#### [TEXT PASSAGE]
======

I would like to announce plc, a proof-of-concept Prolog compiler that
translates regular Prolog programs to standalone, native-code
executables. It is able to achieve significantly better performance
than conventional Prolog implementations, typically at least 4-5x
faster than Sicstus and 10-20x faster than SWI Prolog. It was
nonetheless a rather limited effort to develop.
plc currently supports a very reasonable set of Prolog features:
- Core features: predicates, variables and atoms; backtracking and unification
- Compound terms (functors)
- Syntactic sugar to parse/print lists to/from compound terms
- Unify (=) and failure-to-unify (\=)
- Integers, arithmetic (is, +, -) and relations (=:=, =\=, <, >, =<, >=)
- Negation as failure (not)
- Cut (!)

======

#### [MATERIAL PROVIDED]

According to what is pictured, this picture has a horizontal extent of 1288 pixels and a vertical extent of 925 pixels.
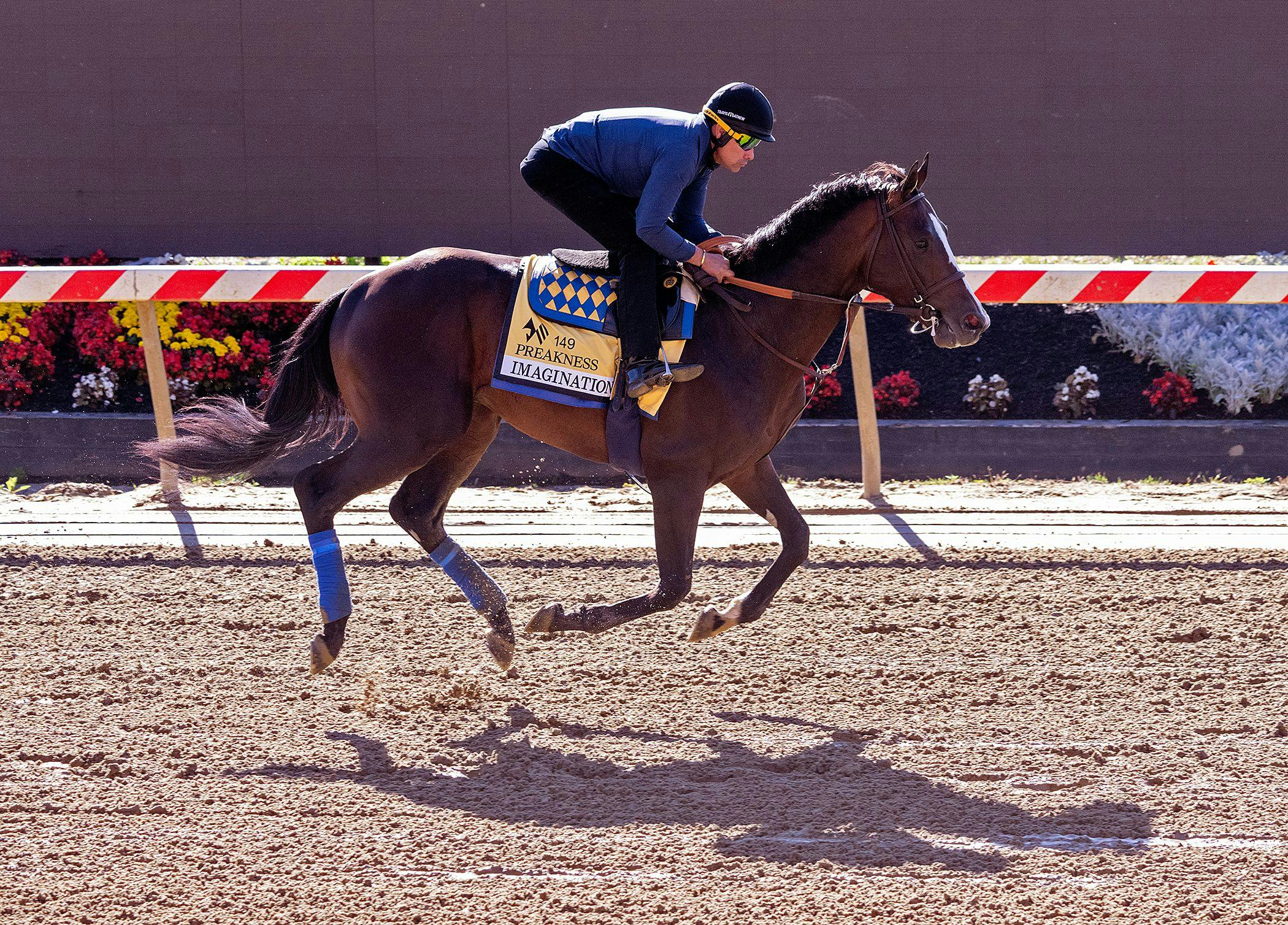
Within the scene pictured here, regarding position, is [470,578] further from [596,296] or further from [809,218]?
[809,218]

======

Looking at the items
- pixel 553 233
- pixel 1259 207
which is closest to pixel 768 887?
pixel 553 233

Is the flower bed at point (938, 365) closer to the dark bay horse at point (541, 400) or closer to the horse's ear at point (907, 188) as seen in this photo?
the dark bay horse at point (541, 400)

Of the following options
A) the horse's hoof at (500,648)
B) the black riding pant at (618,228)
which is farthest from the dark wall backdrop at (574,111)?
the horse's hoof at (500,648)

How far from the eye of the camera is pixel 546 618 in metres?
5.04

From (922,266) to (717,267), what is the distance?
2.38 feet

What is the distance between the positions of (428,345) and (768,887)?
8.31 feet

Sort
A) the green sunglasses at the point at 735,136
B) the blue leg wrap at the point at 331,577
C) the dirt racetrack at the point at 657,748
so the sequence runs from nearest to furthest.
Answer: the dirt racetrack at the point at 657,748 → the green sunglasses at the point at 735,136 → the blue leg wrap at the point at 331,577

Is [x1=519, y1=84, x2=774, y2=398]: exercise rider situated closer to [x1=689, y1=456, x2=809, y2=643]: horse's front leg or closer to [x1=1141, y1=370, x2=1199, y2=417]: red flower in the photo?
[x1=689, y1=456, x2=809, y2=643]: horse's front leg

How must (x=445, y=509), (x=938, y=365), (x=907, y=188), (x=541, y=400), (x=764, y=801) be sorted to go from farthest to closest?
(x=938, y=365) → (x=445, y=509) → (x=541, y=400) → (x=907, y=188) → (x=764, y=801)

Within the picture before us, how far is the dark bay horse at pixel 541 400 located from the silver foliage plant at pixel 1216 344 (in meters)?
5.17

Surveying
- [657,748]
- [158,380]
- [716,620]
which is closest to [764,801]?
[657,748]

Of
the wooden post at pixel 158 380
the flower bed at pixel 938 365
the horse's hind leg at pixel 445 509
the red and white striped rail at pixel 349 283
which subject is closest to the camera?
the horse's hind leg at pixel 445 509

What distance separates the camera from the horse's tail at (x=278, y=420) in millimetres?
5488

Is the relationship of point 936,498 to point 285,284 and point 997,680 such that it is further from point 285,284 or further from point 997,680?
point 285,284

======

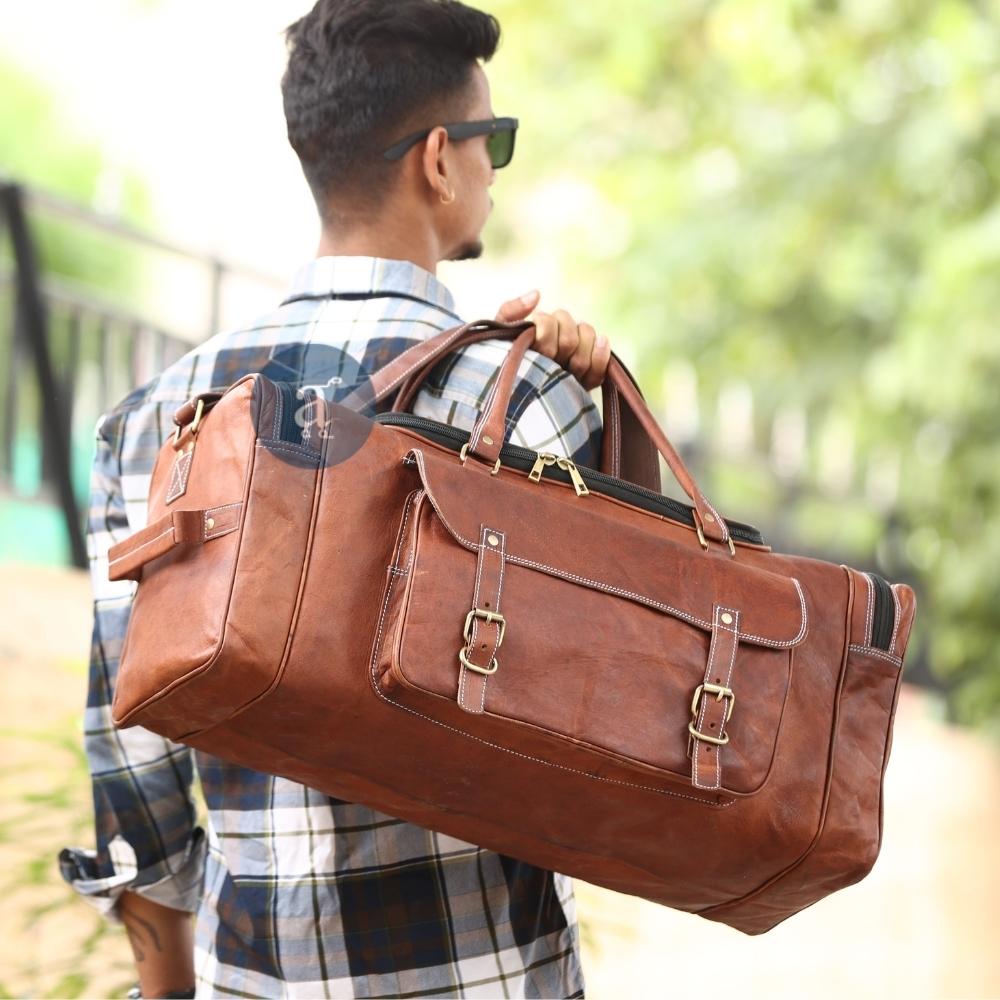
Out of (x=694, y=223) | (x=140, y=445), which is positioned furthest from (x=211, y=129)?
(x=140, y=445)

======

#### [REQUESTS]
1 - Decide whether each statement agrees with the Prolog compiler announcement, answering yes or no and quoting the words that settle it: (a) plc runs 10-20 times faster than SWI Prolog; (b) the programs plc produces need a separate interpreter to run; (c) building plc took a great deal of work.
2 - From the Prolog compiler announcement, copy word for word the part starting at "- Syntactic sugar" and ending at "as failure (not)".

#### [SOLUTION LIST]
1 -
(a) Yes: "10-20x faster than SWI Prolog"
(b) No: "standalone, native-code executables"
(c) No: "It was nonetheless a rather limited effort to develop."

2 -
- Syntactic sugar to parse/print lists to/from compound terms
- Unify (=) and failure-to-unify (\=)
- Integers, arithmetic (is, +, -) and relations (=:=, =\=, <, >, =<, >=)
- Negation as failure (not)